The University of Alabama at Birmingham has gone to 90-plus percent telemedicine visits for kidney patients, said nephrologist Clifton Kew II, MD, a professor of medicine there. He and his colleagues used to see about 30 patients each morning in clinic—a number that has been slashed to four to six. Transplantations are limited there to deceased donor operations as well, and they’re no longer calling in backup patients in case the first intended recipient can’t be operated on. In addition, they’re trying to reduce hospital lengths of stay after surgery, discharging patients home or to a local hotel sooner.
“We’re now doing OK with people with COVID-19, but that could change in 24 hours,” Kew said, noting that the previous week the hospital had gone from four to 40 COVID-19–positive patients overnight. “We don’t know when a whole flotilla of patients may come in, and we may need that room that transplant patient is in. These are very difficult choices that need to be made, but fortunately for kidneys we do have a luxury, and it’s called dialysis.”
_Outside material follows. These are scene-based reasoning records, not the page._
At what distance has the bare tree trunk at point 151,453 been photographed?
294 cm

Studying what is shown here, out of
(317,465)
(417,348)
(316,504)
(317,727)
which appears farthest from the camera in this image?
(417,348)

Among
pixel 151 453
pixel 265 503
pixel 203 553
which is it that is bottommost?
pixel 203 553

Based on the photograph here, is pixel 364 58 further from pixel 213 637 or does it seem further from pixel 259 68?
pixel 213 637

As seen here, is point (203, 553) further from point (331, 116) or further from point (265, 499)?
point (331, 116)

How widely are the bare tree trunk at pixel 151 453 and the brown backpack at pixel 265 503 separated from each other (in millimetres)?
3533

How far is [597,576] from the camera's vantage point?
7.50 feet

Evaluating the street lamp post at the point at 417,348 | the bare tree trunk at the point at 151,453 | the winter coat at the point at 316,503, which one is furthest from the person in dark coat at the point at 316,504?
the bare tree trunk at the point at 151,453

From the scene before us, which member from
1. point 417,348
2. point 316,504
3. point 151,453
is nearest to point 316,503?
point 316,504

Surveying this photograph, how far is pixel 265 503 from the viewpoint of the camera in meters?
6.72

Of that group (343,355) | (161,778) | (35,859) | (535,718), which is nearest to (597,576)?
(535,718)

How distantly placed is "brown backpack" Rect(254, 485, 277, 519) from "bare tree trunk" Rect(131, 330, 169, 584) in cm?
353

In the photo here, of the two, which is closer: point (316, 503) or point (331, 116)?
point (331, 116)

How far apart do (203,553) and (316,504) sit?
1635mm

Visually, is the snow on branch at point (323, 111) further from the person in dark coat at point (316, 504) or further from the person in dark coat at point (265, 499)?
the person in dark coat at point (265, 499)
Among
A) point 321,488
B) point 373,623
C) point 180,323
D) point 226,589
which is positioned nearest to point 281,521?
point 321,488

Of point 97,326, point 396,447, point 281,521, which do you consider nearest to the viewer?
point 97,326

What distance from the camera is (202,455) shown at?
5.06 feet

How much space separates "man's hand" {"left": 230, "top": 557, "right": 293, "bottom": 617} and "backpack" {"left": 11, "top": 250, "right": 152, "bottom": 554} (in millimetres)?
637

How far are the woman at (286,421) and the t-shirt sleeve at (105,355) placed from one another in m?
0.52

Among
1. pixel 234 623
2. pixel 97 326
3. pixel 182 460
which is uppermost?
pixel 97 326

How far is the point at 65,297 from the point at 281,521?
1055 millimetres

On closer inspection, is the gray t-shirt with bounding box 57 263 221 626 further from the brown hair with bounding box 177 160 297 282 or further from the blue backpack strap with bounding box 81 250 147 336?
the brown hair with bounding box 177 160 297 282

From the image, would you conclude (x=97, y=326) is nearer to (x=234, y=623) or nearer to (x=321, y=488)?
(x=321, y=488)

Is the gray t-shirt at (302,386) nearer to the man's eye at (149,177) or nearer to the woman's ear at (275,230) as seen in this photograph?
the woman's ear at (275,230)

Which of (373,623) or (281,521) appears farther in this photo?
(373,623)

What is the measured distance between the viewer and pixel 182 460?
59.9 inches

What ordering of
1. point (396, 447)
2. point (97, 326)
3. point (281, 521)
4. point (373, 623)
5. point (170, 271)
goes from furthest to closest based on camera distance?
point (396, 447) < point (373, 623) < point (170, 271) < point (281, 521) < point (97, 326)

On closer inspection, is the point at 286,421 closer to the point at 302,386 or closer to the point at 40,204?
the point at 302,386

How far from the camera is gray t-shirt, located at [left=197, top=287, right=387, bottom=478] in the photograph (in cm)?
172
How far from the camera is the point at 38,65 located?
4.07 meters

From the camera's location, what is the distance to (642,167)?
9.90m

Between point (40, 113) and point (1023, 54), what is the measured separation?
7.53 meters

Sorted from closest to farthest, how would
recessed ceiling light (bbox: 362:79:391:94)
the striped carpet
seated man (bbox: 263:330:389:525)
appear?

Physicians who see transplant patients in the office should consider masking them as soon as they arrive, even if they’re not sick, and rushing them into a room to avoid having them touch areas that may have been touched by other people, advised Marian Michaels, MD, MPH, a professor of pediatrics and surgery at the University of Pittsburgh School of Medicine
Some hospitals have seen transplant recipients among their COVID-19 patients. During the webinar, particiapants noted that University of Washington Medicine had five transplant recipients, including one who had received a kidney 20 years prior. The 54-year-old man was an inpatient for 13 days before being discharged home, Limaye said. The ASST Papa Giovanni XXIII hospital in Bergamo, Italy, had six COVID-19 patients who had received heart transplants, said Attilo Iacovoni, MD, FESC, of the heart transplantation unit there. Of those, two were in the hospital, two were being treated on an outpatient basis, and two had died.
“The key message is COVID-19 is very aggressive in immunosuppressed patients, and they could get it easily,” Iacovoni said. “If you have an outbreak in your hospital, think twice before treating those with immunosuppression raging.”
Unsurprisingly, kidney patients have been placing many calls to their physicians and transplantation centers, wondering what to do. Some have concerns about cold or virus symptoms like runny nose or fever, and others have asked to be prescribed antiviral medications, said Kew.
“Basically, the advice we give to patients is very similar to what is out there for the general population: Stay away from other people, especially if they’re sick. Wash your hands. Try to limit contact with others as much as possible,” he said. “That’s about the best we can do for them.”
The American Society of Transplantation has COVID-19 resources on its website, including frequently asked questions for transplantation professionals and for transplant recipients and candidates, and a link to the Town Hall webinar: see https://www.myast.org/covid-19-information. The ASN has compiled additional resources at https://www.asn-online.org/ntds/.
Reference
Kumar D, et al.. COVID-19: A global transplant perspective on successfully navigating a pandemic [published online ahead of print March 23, 2020]. Am J Transplant doi: 10.1111/ajt.15876.